▸ **Supplied passage**:
━━━━━━━━

Fascinating fascia

Fascia is one of the most exciting but least famous tissues of the body. Originally thought to be simply a connective tissue, science is now revealing its myriad functions in proprioception, whole body tension and memory.

So where is it? Everywhere! Every muscle, organ, bone and nerve in a body is covered and connected by a continuous, all encompassing sheet of fascia. The most obvious place to physically see it is when you peel the skin off a chicken breast, those fiberous connections are the fascia.
I have long held the belief that the fascia also stores the emotional memories, the way your Dad touched your shoulder; your fear as you fell at a jump and hurt your arm; the pain a badly fitting saddle caused before it was reflocked. In moments of fear and survival the fascia automatically tightens to protect the body from greater damage, sometimes this tightening remains long after it has served its useful function and because the fascia is all connected this can cause tension throughout the body.  My approach of working with the animal and addressing the fascia above all other structures enables me to help your dog or horse release these long held emotional/physical tensions and make great steps towards whole body healing.

━━━━━━━━

(Dataset records)
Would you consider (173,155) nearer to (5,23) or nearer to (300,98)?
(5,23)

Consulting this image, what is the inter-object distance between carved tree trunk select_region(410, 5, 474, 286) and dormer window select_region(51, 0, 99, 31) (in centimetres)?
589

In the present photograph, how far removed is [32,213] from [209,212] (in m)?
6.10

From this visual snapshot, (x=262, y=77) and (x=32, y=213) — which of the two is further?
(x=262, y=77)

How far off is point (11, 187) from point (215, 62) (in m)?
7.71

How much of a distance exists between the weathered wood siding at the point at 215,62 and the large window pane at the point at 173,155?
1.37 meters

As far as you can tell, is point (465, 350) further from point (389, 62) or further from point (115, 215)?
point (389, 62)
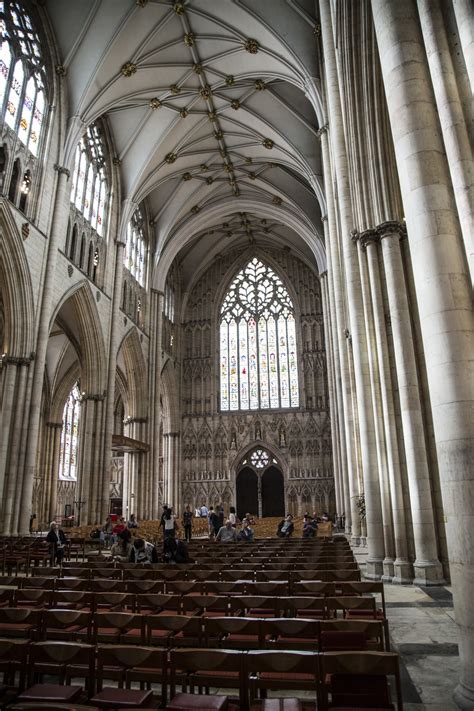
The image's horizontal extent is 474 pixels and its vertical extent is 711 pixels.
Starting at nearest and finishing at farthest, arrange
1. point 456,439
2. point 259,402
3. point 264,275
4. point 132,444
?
point 456,439
point 132,444
point 259,402
point 264,275

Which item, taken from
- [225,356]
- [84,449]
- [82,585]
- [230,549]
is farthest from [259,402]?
[82,585]

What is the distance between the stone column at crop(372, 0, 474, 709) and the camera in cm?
377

━━━━━━━━

Reproduce the entire fascia passage above, word for word.

Fascinating fascia

Fascia is one of the most exciting but least famous tissues of the body. Originally thought to be simply a connective tissue, science is now revealing its myriad functions in proprioception, whole body tension and memory.

So where is it? Everywhere! Every muscle, organ, bone and nerve in a body is covered and connected by a continuous, all encompassing sheet of fascia. The most obvious place to physically see it is when you peel the skin off a chicken breast, those fiberous connections are the fascia.
I have long held the belief that the fascia also stores the emotional memories, the way your Dad touched your shoulder; your fear as you fell at a jump and hurt your arm; the pain a badly fitting saddle caused before it was reflocked. In moments of fear and survival the fascia automatically tightens to protect the body from greater damage, sometimes this tightening remains long after it has served its useful function and because the fascia is all connected this can cause tension throughout the body.  My approach of working with the animal and addressing the fascia above all other structures enables me to help your dog or horse release these long held emotional/physical tensions and make great steps towards whole body healing.